Chama-se Luís Fernandes e é Professor da Faculdade de Psicologia e Ciencias da Educação da Universidade do Porto.
Escreve todas as semanas no PÚBLICO. O artigo de hoje intitula-se “O pecado de ganza”.
Volta, pois, a um assunto por ele já antes abordado, em 02JUN04, que se intitulava “Lusoganza”.
Mas hoje, começa assim:
«Cada um é o que é, mesmo quando por vezes se comporta de acordo com aquilo que não é. E cada um é como cada qual, cada um pesa o que pesa, vale o que vale e tem a profissão que tem. Podia, no entanto, ter tido outra - essa é que é essa. É que a escolha da profissão está sujeita a um grande aleatório, como o demonstra o exercício de perguntarmos aos nossos botões o que poderíamos ter sido, se não fôssemos o que somos. Sem importar de momento o que sou, no meu caso lembro-me de ter querido ser escritor. E, caso não conseguisse, crítico de literatura, que isso sempre acaba por se conseguir. E polícia da Judiciária. Ou, caso não conseguisse, infractor - que isso sempre se consegue. Dentro do universo dos infractores, sem dúvida burlão. Mas burlão chique, desses rodeados de jovens beldades. Ainda irei a tempo?»
Tal e qual: linguagem chã, acessível, ligeira qb, sem ares professorais.
Ninguém diria – só por aquele começo – que aborda questões muito importantes e com a devida seriedade.
Mas aborda.
E trata de novo, a questão do tráfego e do consumo de droga e a pesada mão de alguns legisladores, na matéria.
E toma posição: não a favor dos consumidores de drogas, mas contra, obviamente, certo inusitado e excessivo rigor praticados em certas partes deste mundo.
E foca “a desproporção entre um acto - o transportar uma pequena quantidade de haxixe - e a violência feroz da reacção penal.” Para logo a seguir lembrar: “Foi com base em desproporções semelhantes que, na época medieval, queimámos pessoas acusadas de bruxaria.”
Depois traz à colação um caso muito recente.
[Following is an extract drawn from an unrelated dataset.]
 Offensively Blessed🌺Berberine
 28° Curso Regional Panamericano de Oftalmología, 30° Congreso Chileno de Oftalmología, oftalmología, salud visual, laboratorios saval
Para, voltando ao seu tema genérico, logo a seguir considerar: “Dentro de algum tempo poderemos olhar para trás com a lucidez que a distância permite. Veremos então que, em pleno auge da civilização tecnológica, continuávamos a revelar um estranho atavismo intelectual.”
Um pouco adiante reflecte: “A forma como continuamos a lidar com o tema das drogas é, de facto, intrigante e desconcertante. Trata-se dum território povoado de equívocos, cujas razões teríamos de ir buscar à longa história da dominação ocidental sobre os costumes do Outro.” E explica: “O impulso conquistador passou, num primeiro momento, pela repressão dos símbolos maiores das culturas subjugadas. Foi assim com a folha de coca, utilizada nos cerimoniais religiosos incas, quando os espanhóis submeteram os povos andinos e impuseram a sua religião à dos outros. Num segundo momento, explorou-se o potencial comercial destas substâncias: de novo os espanhóis com a coca, mas também portugueses e ingleses com as rotas do ópio oriental, cujo interesse lucrativo envolveria Inglaterra e China nas famosas Guerras do Ópio. Curiosidade histórica: Hong Kong viria a ser inglês através do tratado que a China, derrotada, foi obrigada a assinar. Vem aí a vingança 150 anos depois, com a invasão dos têxteis...”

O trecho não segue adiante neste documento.